Supplemental material
Results
Elevated levels of adenosine and CD39 in BM indicate an active adenosine pathway in the myeloma tumor microenvironment
In order to investigate the role of adenosine signaling in MM, we measured adenosine level in BM plasma from healthy controls and MM patients. Patients had higher level than the controls (figure 1A), indicating that there was an adenosine-enriched environment in the BM of patients with MM. MGUS is a benign condition with a monoclonal immunoglobulin component (M component) in serum, but normal numbers of MM cells in the BM. Although MGUS causes no symptoms, it always precedes MM and 1%–2% of individuals with MGUS get converted to MM per year.31 MGUS patients, as previously reported,5 had significantly lower adenosine level in the BM than MM patients (figure 1A). To investigate what led to the elevated adenosine content, we measured the expression of CD39 on HMCLs and MM cells from patients. Enriched CD138+ MM cells were stained with antibodies against CD38, CD19, CD56, and CD39. CD39 expression was found on gated CD19−CD56+CD138+CD38high MM cells (figure 1B, online supplementary figure S1A). There was considerable variation in the expression of CD39 between the patients (median 71.5 %, coefficient of variation 46.1), as some expressed CD39 on almost 100% of their MM cells while others had 20%–30% CD39+ MM cells. Similar to published data, CD39 was not detected on PCs from healthy controls (online supplementary figure S1B).26 Most HMCLs expressed CD39, although to a varying degree.
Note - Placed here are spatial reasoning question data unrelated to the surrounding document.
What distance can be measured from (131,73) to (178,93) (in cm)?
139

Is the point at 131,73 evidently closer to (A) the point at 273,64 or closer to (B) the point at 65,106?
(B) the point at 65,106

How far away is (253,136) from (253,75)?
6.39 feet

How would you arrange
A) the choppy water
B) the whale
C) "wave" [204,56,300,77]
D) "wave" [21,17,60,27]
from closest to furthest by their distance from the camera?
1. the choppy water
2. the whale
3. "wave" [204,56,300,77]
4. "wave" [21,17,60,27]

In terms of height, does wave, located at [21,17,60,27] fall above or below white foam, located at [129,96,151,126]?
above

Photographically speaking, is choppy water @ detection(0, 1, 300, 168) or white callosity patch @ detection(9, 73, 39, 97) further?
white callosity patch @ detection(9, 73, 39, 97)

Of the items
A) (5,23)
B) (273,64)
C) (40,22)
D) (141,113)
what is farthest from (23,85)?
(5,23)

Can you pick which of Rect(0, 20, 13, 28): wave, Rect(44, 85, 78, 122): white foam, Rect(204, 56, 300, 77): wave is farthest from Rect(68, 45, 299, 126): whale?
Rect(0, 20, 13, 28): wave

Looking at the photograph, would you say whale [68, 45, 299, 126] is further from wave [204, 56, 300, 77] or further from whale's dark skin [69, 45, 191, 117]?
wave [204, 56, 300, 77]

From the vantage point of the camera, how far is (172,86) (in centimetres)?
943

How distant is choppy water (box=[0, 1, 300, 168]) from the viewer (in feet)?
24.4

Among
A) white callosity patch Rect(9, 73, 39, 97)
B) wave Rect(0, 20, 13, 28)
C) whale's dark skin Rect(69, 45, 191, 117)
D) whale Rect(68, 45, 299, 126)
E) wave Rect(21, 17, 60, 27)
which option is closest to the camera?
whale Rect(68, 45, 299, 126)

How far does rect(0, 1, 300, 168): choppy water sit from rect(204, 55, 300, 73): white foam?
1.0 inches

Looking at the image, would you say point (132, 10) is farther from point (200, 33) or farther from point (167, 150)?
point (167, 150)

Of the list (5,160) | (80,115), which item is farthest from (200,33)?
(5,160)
While almost all of the IH-1 and JJN-3 cells expressed CD39, very few or none of the ANBL-6, RPMI-8226, and U266 cells were CD39+ (figure 1C). None of the HMCLs expressed functional CD73 (data not shown). Cell surface CD73 was not detected on MM cells from patients (data not shown), but CD73+ cells were found in BM samples of both patients and healthy controls (figure 1D,E). Only a few of the BM cells, around 1%–3% of the total cell number, expressed CD73. The expression level of CD73 was also similar between patients and controls (data not shown). Nevertheless, CD73 was found on a variety of cell types: T cells, B cells, and CD45− stromal cells such as fibroblasts, endothelial cells, and mesenchymal stem cells (figure 1E). HS-5, a human mesenchymal stromal/stem cell (MSC) line, expressed high level of CD73, but it was CD39− (figure 1F). These results indicate that the BM microenvironment of MM is characterized by elevated adenosine pathway activity, possibly mediated by increased expression of CD39 on malignant PC.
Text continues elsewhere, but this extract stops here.